**TASK STATEMENT:** The expected response is a copy of every line in the entries below that includes the word "changes".

====== THE DATA

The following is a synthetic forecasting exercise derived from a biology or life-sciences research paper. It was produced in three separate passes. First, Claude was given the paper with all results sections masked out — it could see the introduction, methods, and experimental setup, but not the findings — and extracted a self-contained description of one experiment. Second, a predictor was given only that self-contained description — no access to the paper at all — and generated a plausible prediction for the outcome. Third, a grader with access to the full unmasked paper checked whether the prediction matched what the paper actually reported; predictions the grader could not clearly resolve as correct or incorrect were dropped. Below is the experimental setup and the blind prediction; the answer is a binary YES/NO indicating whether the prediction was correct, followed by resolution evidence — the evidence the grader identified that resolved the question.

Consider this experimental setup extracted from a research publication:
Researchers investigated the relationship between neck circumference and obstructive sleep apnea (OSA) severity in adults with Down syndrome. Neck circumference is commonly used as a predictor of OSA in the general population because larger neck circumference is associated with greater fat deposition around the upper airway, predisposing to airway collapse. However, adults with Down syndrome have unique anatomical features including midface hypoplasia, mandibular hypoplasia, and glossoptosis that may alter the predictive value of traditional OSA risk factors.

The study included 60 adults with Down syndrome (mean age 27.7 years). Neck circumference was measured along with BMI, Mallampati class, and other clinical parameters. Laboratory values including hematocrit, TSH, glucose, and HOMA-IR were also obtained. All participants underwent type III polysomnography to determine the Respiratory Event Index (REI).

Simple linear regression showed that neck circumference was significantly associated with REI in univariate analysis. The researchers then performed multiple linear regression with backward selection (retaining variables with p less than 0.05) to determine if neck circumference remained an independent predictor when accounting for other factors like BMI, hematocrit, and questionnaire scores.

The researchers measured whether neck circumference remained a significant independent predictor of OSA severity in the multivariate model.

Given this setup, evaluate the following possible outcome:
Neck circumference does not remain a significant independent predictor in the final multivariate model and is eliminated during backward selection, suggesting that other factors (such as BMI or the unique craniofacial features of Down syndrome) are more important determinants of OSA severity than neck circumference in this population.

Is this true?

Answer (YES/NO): YES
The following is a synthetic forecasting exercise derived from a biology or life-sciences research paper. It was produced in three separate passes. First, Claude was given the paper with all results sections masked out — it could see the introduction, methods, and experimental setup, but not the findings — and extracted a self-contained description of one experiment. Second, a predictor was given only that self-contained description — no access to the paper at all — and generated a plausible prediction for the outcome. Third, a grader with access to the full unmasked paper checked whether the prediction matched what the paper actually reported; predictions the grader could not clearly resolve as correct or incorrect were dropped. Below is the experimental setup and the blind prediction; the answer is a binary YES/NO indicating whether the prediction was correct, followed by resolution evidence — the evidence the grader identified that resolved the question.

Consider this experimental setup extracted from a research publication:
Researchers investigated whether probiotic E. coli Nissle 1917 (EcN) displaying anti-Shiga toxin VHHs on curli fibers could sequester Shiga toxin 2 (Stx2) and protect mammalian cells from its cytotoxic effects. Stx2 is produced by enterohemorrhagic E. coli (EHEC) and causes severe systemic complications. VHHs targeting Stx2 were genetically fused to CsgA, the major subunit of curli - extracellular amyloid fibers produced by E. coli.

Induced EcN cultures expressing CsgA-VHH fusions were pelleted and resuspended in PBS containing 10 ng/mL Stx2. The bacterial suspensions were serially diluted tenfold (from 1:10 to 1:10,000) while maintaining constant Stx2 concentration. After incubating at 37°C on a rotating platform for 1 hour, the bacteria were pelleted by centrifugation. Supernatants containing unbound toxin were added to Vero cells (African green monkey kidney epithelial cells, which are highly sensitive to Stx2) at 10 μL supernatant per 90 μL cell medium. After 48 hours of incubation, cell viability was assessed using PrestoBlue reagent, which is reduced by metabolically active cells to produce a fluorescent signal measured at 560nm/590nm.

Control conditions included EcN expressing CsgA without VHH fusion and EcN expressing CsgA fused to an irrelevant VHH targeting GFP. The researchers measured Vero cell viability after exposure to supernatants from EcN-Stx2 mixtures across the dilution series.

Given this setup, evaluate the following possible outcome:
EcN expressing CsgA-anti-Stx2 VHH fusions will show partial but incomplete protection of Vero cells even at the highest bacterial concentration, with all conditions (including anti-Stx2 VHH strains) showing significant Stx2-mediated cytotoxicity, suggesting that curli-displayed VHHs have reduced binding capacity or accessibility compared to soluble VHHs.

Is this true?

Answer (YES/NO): NO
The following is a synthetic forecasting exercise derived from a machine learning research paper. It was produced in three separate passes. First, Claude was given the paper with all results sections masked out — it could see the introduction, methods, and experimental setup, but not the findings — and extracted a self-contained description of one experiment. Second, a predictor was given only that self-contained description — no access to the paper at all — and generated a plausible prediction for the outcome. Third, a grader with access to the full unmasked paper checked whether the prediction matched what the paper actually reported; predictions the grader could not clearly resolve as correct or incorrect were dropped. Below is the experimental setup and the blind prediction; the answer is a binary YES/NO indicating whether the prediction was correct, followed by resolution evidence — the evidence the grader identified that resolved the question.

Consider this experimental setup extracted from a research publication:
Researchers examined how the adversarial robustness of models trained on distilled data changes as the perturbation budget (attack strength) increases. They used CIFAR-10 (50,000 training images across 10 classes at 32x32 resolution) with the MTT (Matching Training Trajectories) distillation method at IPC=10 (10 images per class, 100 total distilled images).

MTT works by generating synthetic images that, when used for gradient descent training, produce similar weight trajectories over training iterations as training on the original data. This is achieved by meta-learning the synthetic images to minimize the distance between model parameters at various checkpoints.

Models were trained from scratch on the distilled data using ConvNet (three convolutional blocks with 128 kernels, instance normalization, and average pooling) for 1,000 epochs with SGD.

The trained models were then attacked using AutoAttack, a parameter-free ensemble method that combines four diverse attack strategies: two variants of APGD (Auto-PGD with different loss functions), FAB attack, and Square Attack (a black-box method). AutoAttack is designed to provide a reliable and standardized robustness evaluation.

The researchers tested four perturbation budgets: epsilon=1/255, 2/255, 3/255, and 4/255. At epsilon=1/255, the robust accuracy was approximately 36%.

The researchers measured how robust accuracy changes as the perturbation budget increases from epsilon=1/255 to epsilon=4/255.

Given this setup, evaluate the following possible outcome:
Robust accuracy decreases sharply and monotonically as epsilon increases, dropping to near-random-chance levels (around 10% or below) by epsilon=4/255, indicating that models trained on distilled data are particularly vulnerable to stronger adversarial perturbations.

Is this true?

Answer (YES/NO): YES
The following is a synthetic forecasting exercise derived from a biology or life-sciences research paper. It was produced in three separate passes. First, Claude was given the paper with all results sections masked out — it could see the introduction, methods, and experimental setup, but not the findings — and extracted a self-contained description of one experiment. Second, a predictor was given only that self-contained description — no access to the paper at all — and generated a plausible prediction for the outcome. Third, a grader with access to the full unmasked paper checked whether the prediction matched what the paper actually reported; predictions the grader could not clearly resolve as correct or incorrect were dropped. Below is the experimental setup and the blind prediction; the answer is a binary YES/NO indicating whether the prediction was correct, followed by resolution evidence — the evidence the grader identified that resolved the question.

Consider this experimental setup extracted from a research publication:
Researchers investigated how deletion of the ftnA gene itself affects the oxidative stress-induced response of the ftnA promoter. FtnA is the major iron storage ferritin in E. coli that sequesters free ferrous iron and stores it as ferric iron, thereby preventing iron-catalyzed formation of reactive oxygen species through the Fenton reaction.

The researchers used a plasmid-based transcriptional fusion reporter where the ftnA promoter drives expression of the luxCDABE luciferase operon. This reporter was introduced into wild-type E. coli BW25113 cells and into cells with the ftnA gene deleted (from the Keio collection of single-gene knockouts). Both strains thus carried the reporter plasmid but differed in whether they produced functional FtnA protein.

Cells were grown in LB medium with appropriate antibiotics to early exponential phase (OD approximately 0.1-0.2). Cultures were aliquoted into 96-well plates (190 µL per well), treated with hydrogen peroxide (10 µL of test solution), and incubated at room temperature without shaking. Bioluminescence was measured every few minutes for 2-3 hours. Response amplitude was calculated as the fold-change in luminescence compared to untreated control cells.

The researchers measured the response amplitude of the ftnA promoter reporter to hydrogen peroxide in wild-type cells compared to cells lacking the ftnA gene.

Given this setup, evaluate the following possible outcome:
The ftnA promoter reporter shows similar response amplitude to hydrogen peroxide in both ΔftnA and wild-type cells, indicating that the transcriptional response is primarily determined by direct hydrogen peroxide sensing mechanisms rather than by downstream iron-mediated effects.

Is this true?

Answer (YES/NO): NO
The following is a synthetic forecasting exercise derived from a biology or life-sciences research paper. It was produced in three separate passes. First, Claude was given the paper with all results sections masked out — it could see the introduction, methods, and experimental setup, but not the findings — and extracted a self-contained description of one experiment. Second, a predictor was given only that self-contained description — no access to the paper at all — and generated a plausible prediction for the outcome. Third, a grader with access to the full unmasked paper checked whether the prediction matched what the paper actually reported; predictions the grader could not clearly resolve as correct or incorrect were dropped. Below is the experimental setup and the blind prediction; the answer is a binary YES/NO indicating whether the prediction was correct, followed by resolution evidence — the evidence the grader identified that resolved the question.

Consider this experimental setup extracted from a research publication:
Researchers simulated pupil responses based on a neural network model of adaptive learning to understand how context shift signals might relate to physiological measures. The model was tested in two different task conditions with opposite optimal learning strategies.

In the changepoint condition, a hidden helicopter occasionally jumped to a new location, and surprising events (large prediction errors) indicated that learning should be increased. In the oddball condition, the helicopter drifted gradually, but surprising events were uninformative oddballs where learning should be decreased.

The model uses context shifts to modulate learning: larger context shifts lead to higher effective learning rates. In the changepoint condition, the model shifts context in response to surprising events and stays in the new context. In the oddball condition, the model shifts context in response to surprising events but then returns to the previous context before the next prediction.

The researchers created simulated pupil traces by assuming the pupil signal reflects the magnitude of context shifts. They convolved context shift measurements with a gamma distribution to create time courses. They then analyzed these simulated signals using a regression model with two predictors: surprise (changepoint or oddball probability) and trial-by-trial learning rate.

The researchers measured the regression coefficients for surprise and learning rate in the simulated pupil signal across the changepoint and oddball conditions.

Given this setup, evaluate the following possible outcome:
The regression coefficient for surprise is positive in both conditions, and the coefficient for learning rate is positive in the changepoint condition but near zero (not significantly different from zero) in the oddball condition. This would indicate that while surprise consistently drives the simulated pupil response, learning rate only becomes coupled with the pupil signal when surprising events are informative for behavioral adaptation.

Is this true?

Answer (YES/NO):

============

**RESULT FOR THIS EXERCISE:**
Researchers examined how the adversarial robustness of models trained on distilled data changes as the perturbation budget (attack strength) increases. They used CIFAR-10 (50,000 training images across 10 classes at 32x32 resolution) with the MTT (Matching Training Trajectories) distillation method at IPC=10 (10 images per class, 100 total distilled images).
The researchers measured how robust accuracy changes as the perturbation budget increases from epsilon=1/255 to epsilon=4/255.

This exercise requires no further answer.